== Given data

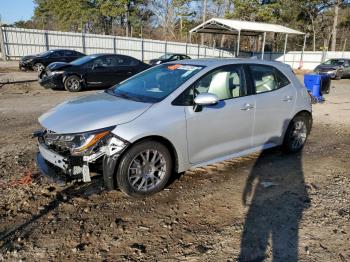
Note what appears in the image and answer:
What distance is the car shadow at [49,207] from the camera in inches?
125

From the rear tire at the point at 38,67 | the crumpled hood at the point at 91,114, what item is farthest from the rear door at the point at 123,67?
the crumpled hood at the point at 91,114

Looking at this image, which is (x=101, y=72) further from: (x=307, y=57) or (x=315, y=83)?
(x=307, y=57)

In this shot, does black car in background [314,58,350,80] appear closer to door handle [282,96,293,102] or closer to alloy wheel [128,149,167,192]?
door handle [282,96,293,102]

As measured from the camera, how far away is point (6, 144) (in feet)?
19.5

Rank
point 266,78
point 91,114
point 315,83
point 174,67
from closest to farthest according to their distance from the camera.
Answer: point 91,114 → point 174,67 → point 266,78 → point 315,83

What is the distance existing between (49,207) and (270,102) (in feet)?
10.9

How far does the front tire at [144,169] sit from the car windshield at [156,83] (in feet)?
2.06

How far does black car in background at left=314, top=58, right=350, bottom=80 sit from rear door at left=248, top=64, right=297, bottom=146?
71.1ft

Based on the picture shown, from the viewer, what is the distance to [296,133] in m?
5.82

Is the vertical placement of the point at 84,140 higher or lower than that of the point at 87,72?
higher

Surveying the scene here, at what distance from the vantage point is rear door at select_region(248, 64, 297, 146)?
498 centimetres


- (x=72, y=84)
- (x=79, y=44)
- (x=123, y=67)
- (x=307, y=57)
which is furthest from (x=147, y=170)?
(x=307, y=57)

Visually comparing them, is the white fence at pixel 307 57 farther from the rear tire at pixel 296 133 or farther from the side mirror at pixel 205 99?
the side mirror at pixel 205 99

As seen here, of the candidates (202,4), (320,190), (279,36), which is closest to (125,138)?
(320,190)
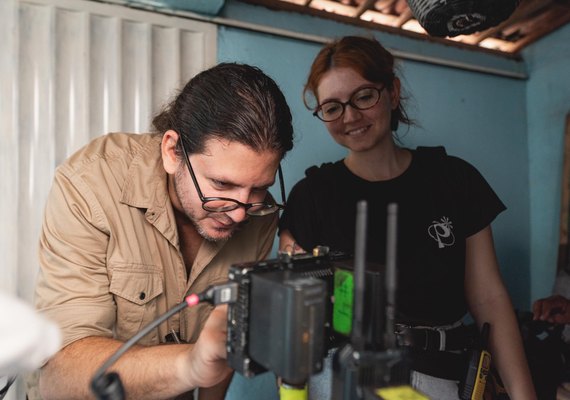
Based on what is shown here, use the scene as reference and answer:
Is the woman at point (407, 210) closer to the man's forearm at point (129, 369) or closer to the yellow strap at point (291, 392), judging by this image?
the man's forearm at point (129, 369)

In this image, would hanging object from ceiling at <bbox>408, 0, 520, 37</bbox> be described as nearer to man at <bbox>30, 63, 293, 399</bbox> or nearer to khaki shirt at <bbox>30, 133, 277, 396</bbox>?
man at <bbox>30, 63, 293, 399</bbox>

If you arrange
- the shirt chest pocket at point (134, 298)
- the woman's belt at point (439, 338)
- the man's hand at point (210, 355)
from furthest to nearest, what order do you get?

====
== Given data

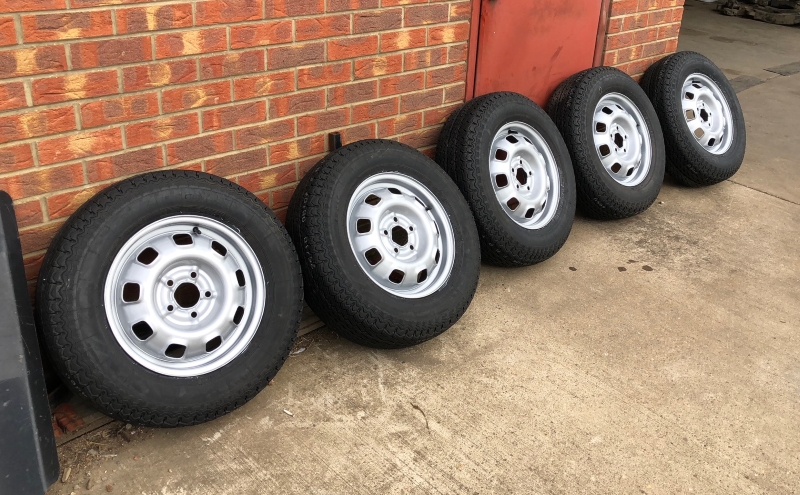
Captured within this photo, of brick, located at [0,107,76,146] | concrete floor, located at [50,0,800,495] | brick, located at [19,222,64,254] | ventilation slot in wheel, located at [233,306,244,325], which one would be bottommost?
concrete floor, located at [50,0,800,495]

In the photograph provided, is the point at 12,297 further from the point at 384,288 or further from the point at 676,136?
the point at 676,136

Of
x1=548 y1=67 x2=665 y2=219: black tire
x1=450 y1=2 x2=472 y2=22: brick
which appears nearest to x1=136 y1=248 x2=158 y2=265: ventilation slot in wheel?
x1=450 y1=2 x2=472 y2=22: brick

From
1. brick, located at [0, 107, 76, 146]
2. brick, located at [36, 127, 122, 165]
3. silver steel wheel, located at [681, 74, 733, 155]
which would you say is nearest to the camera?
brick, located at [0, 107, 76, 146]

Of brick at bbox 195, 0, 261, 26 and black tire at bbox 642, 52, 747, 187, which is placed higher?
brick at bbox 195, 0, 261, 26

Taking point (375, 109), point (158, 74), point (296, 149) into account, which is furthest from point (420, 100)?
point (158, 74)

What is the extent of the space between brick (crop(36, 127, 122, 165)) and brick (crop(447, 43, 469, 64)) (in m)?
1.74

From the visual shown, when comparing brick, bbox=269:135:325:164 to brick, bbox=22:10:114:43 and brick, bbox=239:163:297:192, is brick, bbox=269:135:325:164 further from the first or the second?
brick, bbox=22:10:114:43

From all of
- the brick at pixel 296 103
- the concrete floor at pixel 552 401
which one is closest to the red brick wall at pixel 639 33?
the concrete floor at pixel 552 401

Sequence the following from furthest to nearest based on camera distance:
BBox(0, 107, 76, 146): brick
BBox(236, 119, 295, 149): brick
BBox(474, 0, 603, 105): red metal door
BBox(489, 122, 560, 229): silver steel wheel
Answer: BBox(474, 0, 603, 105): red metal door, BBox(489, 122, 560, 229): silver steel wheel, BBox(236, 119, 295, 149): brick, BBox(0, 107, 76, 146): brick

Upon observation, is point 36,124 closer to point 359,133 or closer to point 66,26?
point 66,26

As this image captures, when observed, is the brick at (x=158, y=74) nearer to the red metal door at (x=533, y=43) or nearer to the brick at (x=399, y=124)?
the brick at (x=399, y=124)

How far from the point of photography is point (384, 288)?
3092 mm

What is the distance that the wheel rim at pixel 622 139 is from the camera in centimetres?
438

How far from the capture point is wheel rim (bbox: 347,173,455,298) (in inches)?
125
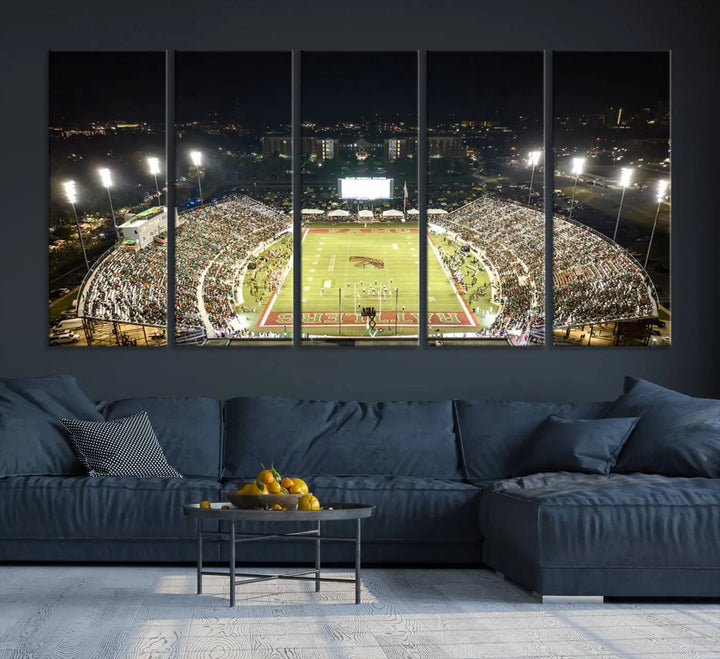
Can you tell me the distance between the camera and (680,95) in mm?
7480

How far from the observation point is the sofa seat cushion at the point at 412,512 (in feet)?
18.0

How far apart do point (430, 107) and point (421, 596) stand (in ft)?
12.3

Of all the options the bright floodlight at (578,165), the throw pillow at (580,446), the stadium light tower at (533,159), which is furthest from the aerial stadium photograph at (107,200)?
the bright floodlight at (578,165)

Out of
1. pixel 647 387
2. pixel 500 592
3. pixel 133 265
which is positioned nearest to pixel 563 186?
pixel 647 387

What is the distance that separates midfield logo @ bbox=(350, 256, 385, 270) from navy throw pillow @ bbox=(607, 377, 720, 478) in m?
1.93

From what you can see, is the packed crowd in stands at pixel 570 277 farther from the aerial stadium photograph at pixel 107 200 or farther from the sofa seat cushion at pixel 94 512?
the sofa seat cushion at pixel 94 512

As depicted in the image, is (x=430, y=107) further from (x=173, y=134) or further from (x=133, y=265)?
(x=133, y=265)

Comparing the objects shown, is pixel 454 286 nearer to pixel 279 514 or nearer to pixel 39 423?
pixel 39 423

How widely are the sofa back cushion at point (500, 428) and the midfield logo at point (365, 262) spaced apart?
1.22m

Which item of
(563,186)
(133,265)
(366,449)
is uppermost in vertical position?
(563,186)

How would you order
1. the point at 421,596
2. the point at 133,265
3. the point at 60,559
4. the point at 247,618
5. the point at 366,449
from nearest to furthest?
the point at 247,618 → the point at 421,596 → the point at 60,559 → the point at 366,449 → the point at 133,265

====
== Given data

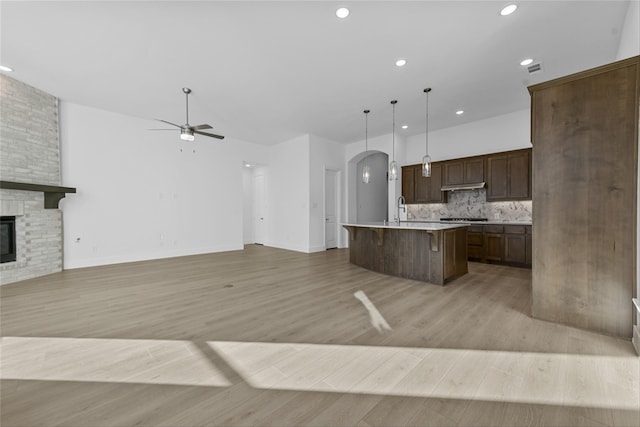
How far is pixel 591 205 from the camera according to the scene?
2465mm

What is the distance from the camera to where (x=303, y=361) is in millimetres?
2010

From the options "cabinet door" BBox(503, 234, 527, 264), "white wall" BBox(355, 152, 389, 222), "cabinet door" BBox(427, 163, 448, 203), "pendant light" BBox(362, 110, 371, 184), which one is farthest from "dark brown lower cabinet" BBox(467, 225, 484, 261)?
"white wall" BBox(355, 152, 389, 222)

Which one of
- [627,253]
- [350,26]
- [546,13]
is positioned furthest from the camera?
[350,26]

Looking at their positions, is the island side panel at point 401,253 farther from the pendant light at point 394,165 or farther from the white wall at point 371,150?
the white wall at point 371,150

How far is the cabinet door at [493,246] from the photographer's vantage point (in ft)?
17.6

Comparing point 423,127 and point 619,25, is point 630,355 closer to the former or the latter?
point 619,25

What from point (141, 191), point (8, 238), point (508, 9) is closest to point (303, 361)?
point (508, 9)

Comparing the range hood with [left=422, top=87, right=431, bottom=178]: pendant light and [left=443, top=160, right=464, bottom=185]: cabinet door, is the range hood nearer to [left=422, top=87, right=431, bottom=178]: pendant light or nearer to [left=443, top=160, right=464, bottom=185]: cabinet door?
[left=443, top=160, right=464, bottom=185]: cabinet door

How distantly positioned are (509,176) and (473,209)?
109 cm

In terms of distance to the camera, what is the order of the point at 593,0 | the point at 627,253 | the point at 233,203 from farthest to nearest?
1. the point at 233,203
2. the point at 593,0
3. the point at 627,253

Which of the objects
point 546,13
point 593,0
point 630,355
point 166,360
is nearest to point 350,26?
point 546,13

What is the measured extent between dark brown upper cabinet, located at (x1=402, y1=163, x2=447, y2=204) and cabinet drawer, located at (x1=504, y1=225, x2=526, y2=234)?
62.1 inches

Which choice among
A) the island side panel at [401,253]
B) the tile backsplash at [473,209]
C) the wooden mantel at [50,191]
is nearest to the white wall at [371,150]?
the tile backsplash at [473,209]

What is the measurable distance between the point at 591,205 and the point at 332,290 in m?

====

> [Your goal]:
Please extract every line from the items above that contains the word "seat", and copy each one in full.

> [Exercise response]:
How far from the observation point is the sofa seat cushion at the point at 412,512 (in feet)?
From what you can see, is the packed crowd in stands at pixel 570 277 farther from the aerial stadium photograph at pixel 107 200 or farther from the sofa seat cushion at pixel 94 512?
the sofa seat cushion at pixel 94 512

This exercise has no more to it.